**課題一覧**
A – 母の看取りの文章のうち、「どんな看取りだったかお聞かせ頂けないでしょうか」から「んだんと弱ってきていました。」までを、両端も含めてそのまま示し直してください。
B – 母の看取りの文章を、示された最後の文の後から書き続けること。

**抜粋文**
**********
どんな看取りだったかお聞かせ頂けないでしょうか
若年性アルツハイマーを患っていた母は、施設に入所していました。
身体が硬直して全く動くことができないので、施設のベッドで寝たきりでした。筋肉は落ちてしまい、手足は痩せ細り、顔も痩せてシワとシミができて年齢よりかなり老けていました。
病気になる前の母は、美容にとても気をつけていた方で、シワもシミもほとんどなく、化粧をしていました。年齢の割に綺麗で、そしていつも笑顔でした。
週に一度は必ず家族で施設に顔を見せに行ってましたが、家族が来てもニコリと笑うこともなく、目も合うことがなく、無表情で、口をポカンと開け、天井を見続けていました。
また、自力で排泄ができないので尿道には管を通されており、噛むことも飲み込むことも出来ないので、胃に穴を開けて直接栄養を送り込む胃瘻処置もされていました。内臓の機能もだんだんと弱ってきていました。
元々心臓が弱かったので、入所施設からはいつか心臓の機能が低下すると言われていました。
**********
[コレクションから抜き出した項目]
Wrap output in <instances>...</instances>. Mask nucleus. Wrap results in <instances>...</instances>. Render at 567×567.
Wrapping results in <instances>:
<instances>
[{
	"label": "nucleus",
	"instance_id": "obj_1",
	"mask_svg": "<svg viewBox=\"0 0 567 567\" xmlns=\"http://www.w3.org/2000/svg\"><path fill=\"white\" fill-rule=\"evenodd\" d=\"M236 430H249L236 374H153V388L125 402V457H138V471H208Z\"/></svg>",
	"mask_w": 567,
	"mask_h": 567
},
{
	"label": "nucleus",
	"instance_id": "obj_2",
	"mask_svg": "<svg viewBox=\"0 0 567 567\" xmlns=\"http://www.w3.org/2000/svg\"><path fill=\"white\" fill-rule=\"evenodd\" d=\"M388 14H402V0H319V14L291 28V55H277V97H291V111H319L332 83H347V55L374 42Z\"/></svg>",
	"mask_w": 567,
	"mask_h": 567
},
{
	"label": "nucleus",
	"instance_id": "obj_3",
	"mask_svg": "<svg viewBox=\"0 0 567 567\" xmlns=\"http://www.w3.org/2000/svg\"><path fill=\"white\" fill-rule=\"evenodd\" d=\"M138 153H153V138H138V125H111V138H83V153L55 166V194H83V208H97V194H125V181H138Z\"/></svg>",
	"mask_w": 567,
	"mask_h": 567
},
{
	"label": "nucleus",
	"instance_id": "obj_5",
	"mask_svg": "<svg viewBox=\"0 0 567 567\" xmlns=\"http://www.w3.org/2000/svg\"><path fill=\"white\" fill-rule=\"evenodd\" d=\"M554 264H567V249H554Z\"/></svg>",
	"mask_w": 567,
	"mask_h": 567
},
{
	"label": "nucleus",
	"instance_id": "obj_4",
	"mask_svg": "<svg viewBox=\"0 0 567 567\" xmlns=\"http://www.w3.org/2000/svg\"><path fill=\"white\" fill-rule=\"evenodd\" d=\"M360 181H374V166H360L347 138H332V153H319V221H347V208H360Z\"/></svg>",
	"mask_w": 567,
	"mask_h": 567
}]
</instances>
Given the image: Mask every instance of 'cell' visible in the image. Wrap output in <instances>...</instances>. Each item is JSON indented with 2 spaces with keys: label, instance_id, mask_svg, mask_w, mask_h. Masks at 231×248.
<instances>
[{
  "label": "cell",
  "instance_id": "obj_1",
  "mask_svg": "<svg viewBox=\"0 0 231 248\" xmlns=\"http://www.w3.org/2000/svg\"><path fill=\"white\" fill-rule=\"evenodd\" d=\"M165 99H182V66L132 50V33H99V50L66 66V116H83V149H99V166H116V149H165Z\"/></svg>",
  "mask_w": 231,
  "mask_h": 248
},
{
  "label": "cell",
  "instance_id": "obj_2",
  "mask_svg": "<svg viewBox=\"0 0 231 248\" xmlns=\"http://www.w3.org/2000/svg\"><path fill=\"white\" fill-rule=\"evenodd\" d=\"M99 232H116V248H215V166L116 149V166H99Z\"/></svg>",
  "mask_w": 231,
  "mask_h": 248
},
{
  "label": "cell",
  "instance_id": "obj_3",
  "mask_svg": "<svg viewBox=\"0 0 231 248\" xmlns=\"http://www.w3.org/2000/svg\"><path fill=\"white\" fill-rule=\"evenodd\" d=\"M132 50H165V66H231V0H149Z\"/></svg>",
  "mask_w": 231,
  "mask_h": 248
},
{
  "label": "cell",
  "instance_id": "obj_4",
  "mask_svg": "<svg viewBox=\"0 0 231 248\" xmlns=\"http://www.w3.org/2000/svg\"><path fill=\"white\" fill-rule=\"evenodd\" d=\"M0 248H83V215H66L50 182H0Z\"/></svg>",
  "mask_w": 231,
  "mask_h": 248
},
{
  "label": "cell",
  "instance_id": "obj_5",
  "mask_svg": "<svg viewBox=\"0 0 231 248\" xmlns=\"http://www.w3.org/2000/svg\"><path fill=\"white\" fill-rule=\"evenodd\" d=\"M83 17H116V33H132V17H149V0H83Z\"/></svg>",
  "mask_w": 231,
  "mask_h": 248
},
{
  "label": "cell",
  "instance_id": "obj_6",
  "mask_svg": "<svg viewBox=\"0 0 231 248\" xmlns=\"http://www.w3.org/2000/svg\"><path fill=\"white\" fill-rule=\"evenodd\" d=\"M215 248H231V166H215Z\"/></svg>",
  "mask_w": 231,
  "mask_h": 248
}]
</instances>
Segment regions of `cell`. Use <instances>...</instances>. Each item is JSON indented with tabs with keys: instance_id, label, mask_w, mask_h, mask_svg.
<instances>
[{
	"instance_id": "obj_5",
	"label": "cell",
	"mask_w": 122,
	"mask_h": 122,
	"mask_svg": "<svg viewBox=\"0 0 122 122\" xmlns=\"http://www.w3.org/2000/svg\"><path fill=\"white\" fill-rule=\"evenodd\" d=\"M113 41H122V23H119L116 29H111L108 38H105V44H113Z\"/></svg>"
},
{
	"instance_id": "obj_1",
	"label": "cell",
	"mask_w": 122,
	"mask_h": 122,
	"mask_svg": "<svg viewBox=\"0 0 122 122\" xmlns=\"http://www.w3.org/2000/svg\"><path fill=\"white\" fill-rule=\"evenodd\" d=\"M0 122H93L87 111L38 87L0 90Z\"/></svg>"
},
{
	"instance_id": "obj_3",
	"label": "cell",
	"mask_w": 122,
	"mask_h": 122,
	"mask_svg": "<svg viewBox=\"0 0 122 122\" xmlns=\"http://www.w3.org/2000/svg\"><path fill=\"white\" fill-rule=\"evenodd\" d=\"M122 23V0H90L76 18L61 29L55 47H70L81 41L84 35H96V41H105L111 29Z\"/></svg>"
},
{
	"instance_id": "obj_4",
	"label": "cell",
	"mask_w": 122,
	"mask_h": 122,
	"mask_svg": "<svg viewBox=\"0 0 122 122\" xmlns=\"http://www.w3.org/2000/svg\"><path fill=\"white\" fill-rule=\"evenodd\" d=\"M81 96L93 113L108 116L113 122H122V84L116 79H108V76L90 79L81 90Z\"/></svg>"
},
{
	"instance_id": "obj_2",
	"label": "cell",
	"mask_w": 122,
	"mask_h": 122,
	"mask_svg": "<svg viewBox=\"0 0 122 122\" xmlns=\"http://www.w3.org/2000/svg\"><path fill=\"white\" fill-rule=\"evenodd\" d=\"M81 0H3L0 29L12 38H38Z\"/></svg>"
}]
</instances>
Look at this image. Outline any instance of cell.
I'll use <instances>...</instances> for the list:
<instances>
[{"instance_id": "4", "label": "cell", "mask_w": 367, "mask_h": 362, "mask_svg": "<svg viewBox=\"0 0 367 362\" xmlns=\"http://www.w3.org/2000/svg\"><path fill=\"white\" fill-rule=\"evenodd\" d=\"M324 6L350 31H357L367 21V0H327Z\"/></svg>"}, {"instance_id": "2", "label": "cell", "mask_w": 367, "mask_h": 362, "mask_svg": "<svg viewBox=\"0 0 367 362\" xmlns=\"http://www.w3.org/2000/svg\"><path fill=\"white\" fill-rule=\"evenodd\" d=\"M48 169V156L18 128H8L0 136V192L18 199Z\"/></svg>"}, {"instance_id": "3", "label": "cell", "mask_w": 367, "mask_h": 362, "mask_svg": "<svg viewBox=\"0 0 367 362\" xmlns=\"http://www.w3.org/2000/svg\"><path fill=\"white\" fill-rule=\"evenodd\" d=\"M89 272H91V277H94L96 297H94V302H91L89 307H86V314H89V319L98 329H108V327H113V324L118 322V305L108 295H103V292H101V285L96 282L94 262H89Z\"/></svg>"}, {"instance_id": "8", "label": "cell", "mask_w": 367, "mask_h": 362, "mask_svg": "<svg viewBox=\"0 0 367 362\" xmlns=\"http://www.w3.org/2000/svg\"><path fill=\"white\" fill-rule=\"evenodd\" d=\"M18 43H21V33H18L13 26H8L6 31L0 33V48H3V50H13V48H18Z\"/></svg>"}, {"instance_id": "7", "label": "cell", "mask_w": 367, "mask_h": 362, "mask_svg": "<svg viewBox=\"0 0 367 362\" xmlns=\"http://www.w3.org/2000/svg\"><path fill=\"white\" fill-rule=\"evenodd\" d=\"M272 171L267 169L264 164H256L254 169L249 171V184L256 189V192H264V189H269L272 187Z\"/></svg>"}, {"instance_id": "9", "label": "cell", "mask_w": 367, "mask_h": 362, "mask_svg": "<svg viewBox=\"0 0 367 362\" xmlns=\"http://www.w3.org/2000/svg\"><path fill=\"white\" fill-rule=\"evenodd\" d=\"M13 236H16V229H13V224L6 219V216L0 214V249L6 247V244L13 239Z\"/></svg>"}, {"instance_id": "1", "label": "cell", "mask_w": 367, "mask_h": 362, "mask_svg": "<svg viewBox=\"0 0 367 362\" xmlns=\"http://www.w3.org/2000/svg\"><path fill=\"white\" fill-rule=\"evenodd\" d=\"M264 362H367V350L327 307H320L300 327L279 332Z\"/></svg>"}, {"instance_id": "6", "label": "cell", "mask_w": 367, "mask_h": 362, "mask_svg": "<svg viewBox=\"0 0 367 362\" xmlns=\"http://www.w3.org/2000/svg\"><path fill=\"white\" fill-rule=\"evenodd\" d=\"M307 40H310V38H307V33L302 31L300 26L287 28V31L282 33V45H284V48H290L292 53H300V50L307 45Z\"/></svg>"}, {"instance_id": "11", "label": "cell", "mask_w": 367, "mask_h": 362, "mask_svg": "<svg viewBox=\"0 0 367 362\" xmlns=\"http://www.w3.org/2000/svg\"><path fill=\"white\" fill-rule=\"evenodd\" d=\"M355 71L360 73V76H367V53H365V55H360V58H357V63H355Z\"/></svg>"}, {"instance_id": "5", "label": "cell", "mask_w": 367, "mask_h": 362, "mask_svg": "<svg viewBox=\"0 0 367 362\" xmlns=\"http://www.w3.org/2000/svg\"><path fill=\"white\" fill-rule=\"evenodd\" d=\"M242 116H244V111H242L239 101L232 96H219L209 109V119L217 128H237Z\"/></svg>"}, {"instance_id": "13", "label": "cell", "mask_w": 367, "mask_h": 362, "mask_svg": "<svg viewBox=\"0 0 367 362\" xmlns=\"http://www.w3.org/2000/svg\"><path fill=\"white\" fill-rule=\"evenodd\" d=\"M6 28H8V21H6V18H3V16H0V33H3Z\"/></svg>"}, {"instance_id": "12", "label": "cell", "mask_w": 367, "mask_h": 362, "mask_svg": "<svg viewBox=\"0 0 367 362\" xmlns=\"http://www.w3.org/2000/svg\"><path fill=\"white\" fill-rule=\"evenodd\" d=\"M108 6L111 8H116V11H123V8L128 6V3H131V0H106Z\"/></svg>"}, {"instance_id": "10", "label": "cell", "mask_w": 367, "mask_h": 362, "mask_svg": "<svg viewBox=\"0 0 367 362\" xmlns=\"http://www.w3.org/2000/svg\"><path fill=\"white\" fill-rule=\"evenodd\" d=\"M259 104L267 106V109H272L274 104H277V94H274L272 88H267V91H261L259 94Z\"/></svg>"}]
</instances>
**********
**課題の解答**
A –
どんな看取りだったかお聞かせ頂けないでしょうか
若年性アルツハイマーを患っていた母は、施設に入所していました。
身体が硬直して全く動くことができないので、施設のベッドで寝たきりでした。筋肉は落ちてしまい、手足は痩せ細り、顔も痩せてシワとシミができて年齢よりかなり老けていました。
病気になる前の母は、美容にとても気をつけていた方で、シワもシミもほとんどなく、化粧をしていました。年齢の割に綺麗で、そしていつも笑顔でした。
週に一度は必ず家族で施設に顔を見せに行ってましたが、家族が来てもニコリと笑うこともなく、目も合うことがなく、無表情で、口をポカンと開け、天井を見続けていました。
また、自力で排泄ができないので尿道には管を通されており、噛むことも飲み込むことも出来ないので、胃に穴を開けて直接栄養を送り込む胃瘻処置もされていました。内臓の機能もだんだんと弱ってきていました。

B –
施設に入所して約1年半が経とうとしていた頃、施設から電話が入りました。心臓の動きがかなり弱まっている、すぐ来てくれと言われました。家族で母がいる施設へと向かいました。
道中、覚悟が必要だと父に言われました。入院している母の病室に入ったら、母には酸素マスクがつけられおり、その隣にはよくドラマでもみるピッピッと心臓の音が鳴る機械も置いてありました。
素人でも分かるくらい、心臓の音が弱まっていて、今にも止まりそうな感じでした。医師からは今夜乗り切れるかどうか分からないと告げられました。
母の横に椅子を置いて、耳は聞こえているはずなので、家族で涙を流しながら思い出話をしました。昼前に着いていたのが、気が付いたら夕方になっていました。
急に母が小さく、弱々しい声で「うぅー」と唸りました。表情がとても苦しそうでした。きっと心臓が痛くてたまらないんだと思いました。
苦しげな母を見るのが辛くて、その場から離れたかったですが一番辛いのは母です。
どうしてあげることもできない中、父が母の手を握り、「もう頑張らなくていいよ。十分頑張った。ありがとう。ありがとう。」と父も涙を流しながら、母はその日の夜息を引き取りました。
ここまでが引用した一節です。